At the spring congress and general assembly of the Association of European Vehicle Logistics (ECG) held in Athens between 22-23 May, Mike Sturgeon, executive director, described the results of a recent survey which revealed that investment in trucks and drivers had been more prevalent than that of ships, railway wagons and river barges, up from 40% in 2012 to 70% in 2014. When its members were asked whether or not they were able to raise funds from banks, 20% said ‘yes’ in 2012 compared to the current figure of over 50%.

However, in terms of qualified truck drivers, there appears now to be a growing shortage.

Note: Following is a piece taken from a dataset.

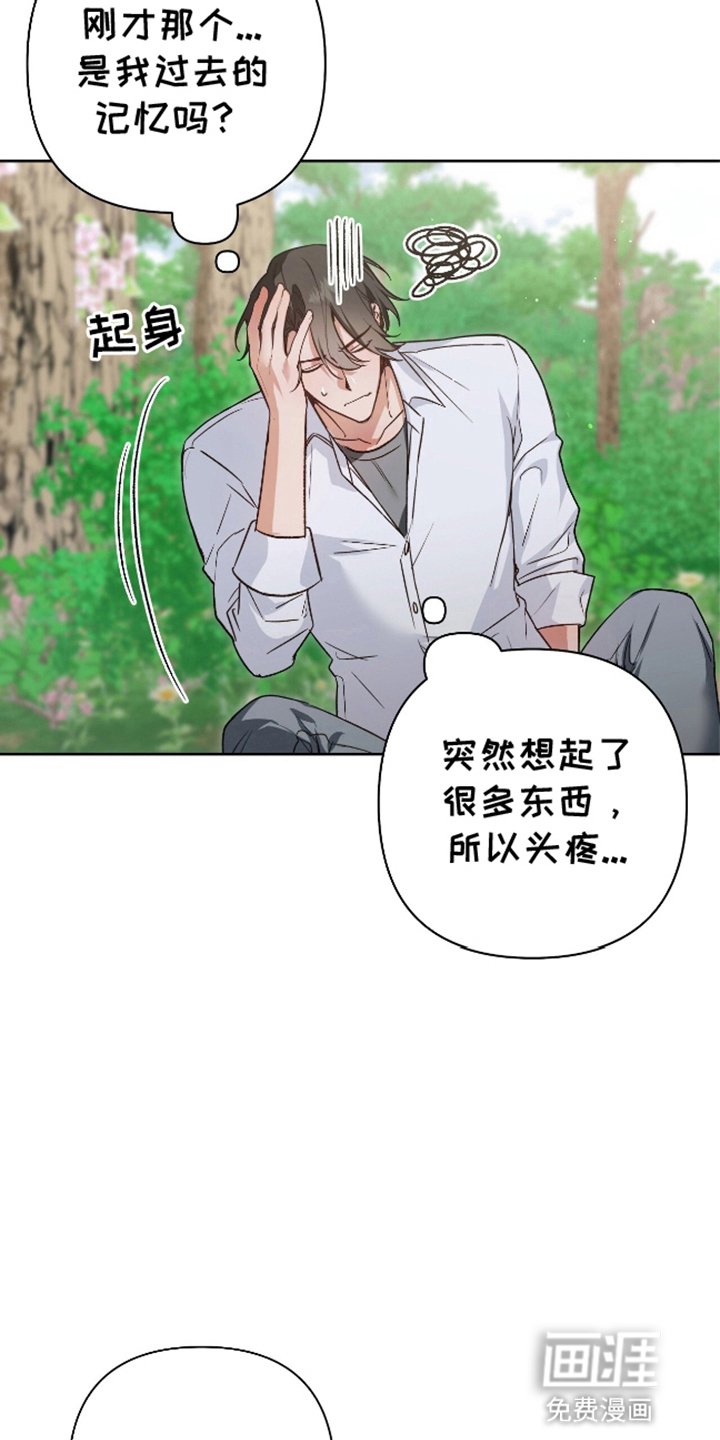 第5章：异世界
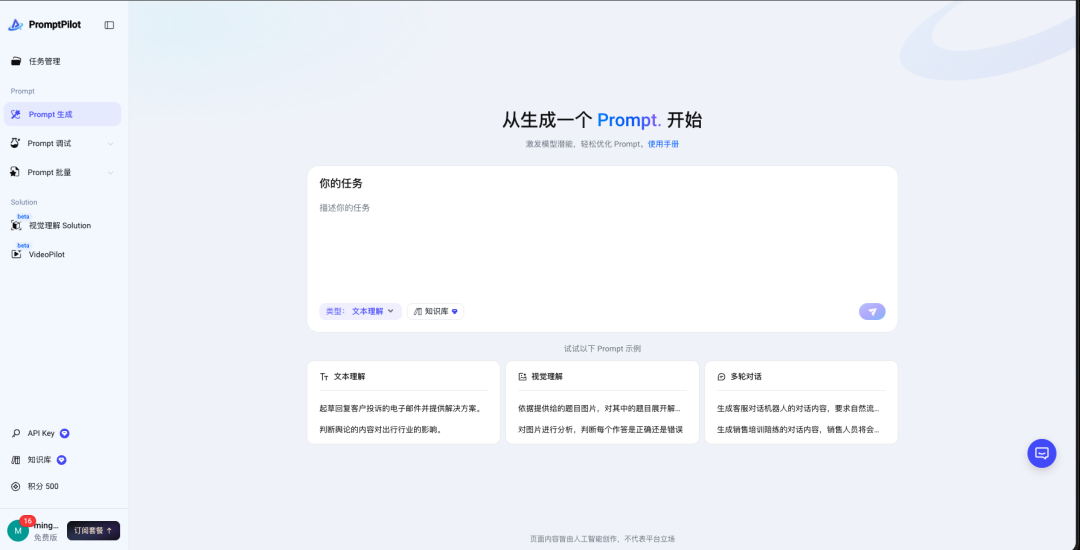 你还在手工写提示词？大厂 AI应用工程师揭秘：2个工具帮你把提示词写出“专业范”！ 配图 8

Less than 10% of surveyed members said they believed there were enough drivers to effectively carry out vehicle logistics services.

Perceptions have become more positive overall and outlooks have brightened. “The volume of business is expected to change,” said Sturgeon. “Two years ago, 50% of those questioned said they expected volume to decrease: a figure that has now dropped to almost 0%.” 

Forecasts for the efficacy of fleet capacity utilisation has also improved compared to one year ago, when 40% said it would decrease and 15% alone now believe this still to be the case.

With improving sales, there were also signs that the industry was carrying less unused inventory. For example, compound occupancy has fallen from nearly 60% in 2011 to 10% in 2014.